Friday Link Pack 10-30-2015

Friday Link Pack – Halloween

It’s the day before Halloween! That means it’s time for the Friday Link Pack, Halloween Edition! My weekly spooooky post covering topics such as scary writing, terrifying art, current bone-chilling events, and random weirdness. Some of these links I mentioned on Twitter, if you’re not already following me there, please do! Do you have a link I should feature in the upcoming link pack? Click here to email me and let me know! (Include a website so I can link to you as well.) Let’s get to it…


H.P. Lovecraft Gives Five Tips For Writing A Horror Story
It’s always fun to look at “rules” writers share as advice for others. Grandpa Weird’s advice is pretty straightforward, and can be applied to any story, not just horror.

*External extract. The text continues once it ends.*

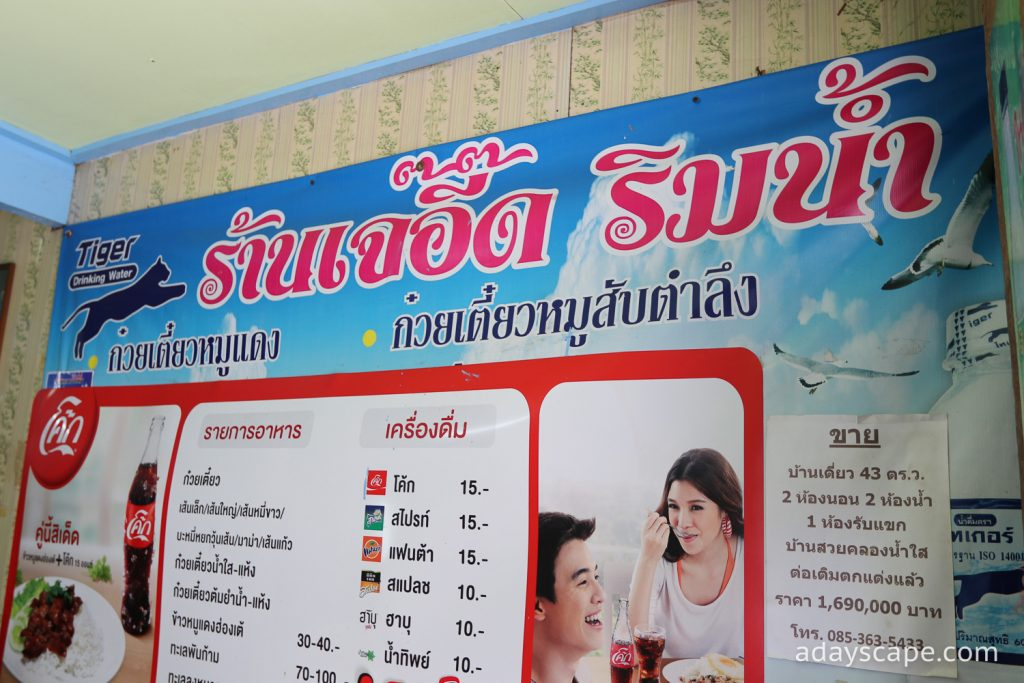 เที่ยวเมืองจันทบุรี-1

5 Simple Steps On Creating Suspense in Fiction
What is a good horror story without a bit of suspense? In this piece for Writers Digest, novelist Leigh Michaels goes into details about how you can up the intensity of your writing.

The 10 Best Horror Books You’ve Never Read
Another list of great horror reads that somehow forgot to include one of mine. That said, this list is pretty solid, and it features a lot of spooky reads assembled by horror author Nick Cutter.

6 Ways To Write Better Bad Guys
In this article for Writers Digest, author Laura DiSilverio offers up some advice on how to write interesting villains that leave your readers both engaged and stunned.


The Art Of Laurie Lee Brom
Laden with an old southern gothic feel that is thick with ghostly imagery, Laurie Lee Brom’s work is beautiful, but it also goes further, hinting at the darker side of new contemporary. Absolutely fantastic stuff.

The Art Of Jeffery Alan Love
Eschewing typical styles common in fantasy art, and instead pursuing a bold and graphical focused work laden with thick texture. Love his simple use of color and form. Jeffery Alan Love’s creations are both engaging and stunning. (His image Totentanz – The Dance of Death is the featured image this week.)

The Art Of Heather McLean
Running drips of color, dark figures in heavy shadows, and liquid bursts of black play throughout Heather Mclean’s work. There’s something dark here, something mysterious, and something engaging.


Local 58
If there’s one link you check out this week, make it this. A creepy mood video from Chainsaw Suit Studios that tells a succinct story and very much needs to be watched. (Preferably in the dark.) Whatever you do, don’t look outside. [Thanks to Miguel for sharing this with me.]

Before Trees Overtook, Earth Was Covered By Giant Mushrooms
Recent fossil discoveries hint that giant mushrooms once rose from the land. So, maybe Super Mario Brothers was right, or The Elder Scrolls: Morrowind was, or whatever other giant-mushroom-fantasy-world of you choice.

Google’s Frightgeist
Do you want to be sure you have the most unique costume out there tomorrow night? Well, according to the Google Frightgeist you might want to skip dressing up as Harley Quinn (#1) and instead consider something like a banana (#148) or a loofah (#361).

The Mysterious Shamblers Of The Scablands
In my second entry for my Wild Territories series, I look at the shamblers. The strange yet frightening-looking creatures that roam the scablands of the Territories. What are they? What was their inspiration? Are they as docile as they seem?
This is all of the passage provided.